Mixcloud Select, which launched in December 2018, is attempting to usher this direct-to-fan subscription mentality into the streaming era, bringing both individual curators like Jazzcat, P Montana and Sister Bliss and organizations like Clash Magazine, Soho Radio and WhoSampled on board.

While the added benefits for Mixcloud subscribers are primarily utilitarian—i.e. offline listening and upfront tracklisting for mixes—the underlying business model can be considered artist-, label- and curator-centric, as fans’ subscription money goes directly to an individual artist or organization. 

One of the most crucial lessons from this pyramid is that behind two nearly identical business models – say, a $9.99/month Spotify Premium account versus a $10/month Stones Throw subscription – can lie two vastly different value propositions for fans, and hence different expectations and content requirements for artists and companies.
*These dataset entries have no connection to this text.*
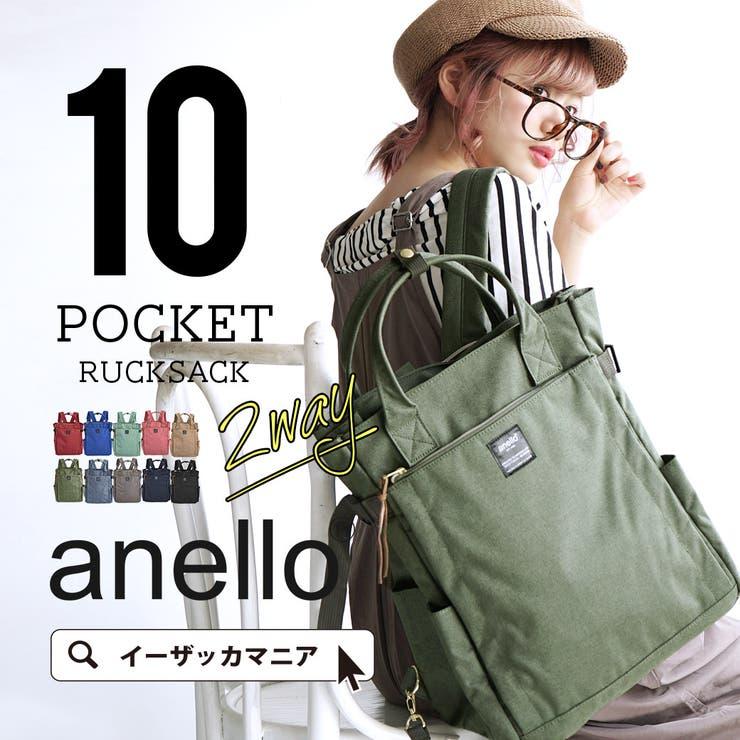 anello(アネロ):杢調ポリエステルキャンバス10ポケット2WAYリュック | e-zakkamania stores | 詳細画像1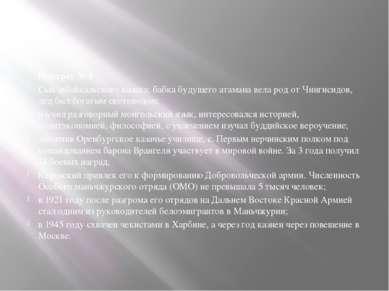 Портрет № 8 Сын забайкальского казака; бабка будущего атамана вела род от Чин...
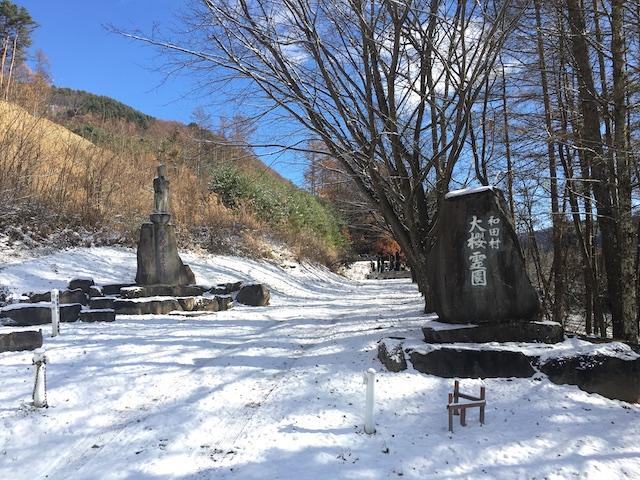 長和町大桜墓地公園03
Conflating these diverse value sets is a recipe for failure.

In this vein, music has a lot to learn from news. In the recent op-ed “Has Subscription Media Peaked?,” Jessica Lessin, founder and editor-in-chief of tech publication The Information (pictured inset), argued that “business model follows content, not the other way around.”

Lessin made this argument in the context of her own industry, claiming that subscriptions were far from a one-size-fits-all solution for media companies. For instance, a subscription model is imperative for studios like HBO with a slate of high-budget, premium shows, but not necessarily for sites like BuzzFeed that rely primarily on generating ad revenue from inexpensive content with wider reach (and, by recent news, are still struggling).
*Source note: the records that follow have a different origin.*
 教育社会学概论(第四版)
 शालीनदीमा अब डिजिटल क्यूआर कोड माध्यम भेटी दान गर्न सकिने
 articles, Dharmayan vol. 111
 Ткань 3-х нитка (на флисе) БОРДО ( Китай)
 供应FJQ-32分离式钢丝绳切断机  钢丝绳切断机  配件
As a failed example of a media subscription, Vessel – the video service founded in 2015 that raised more than $130 million in funding—tried to charge monthly fees for user-generated video, but shut down after merely one year of existence.

“You can’t pick a strategy based on what others are doing or to help you hit your numbers in a quarter,” wrote Lessin. “The model has to be tied to the content you make.”

The problems Lessin described—i.e. the tendency for companies to force content into a normative or “popular” business model decided by others, rather than shape their business models to their already-existing, core competencies—underlie the struggles behind many music subscription businesses throughout history.

One of the most prominent examples of such a struggle today is the underperformance of YouTube Music.

YouTube’s brand value is rooted not only in user-generated video, but also in the ability to subscribe to and engage with individual channels with distinct personalities.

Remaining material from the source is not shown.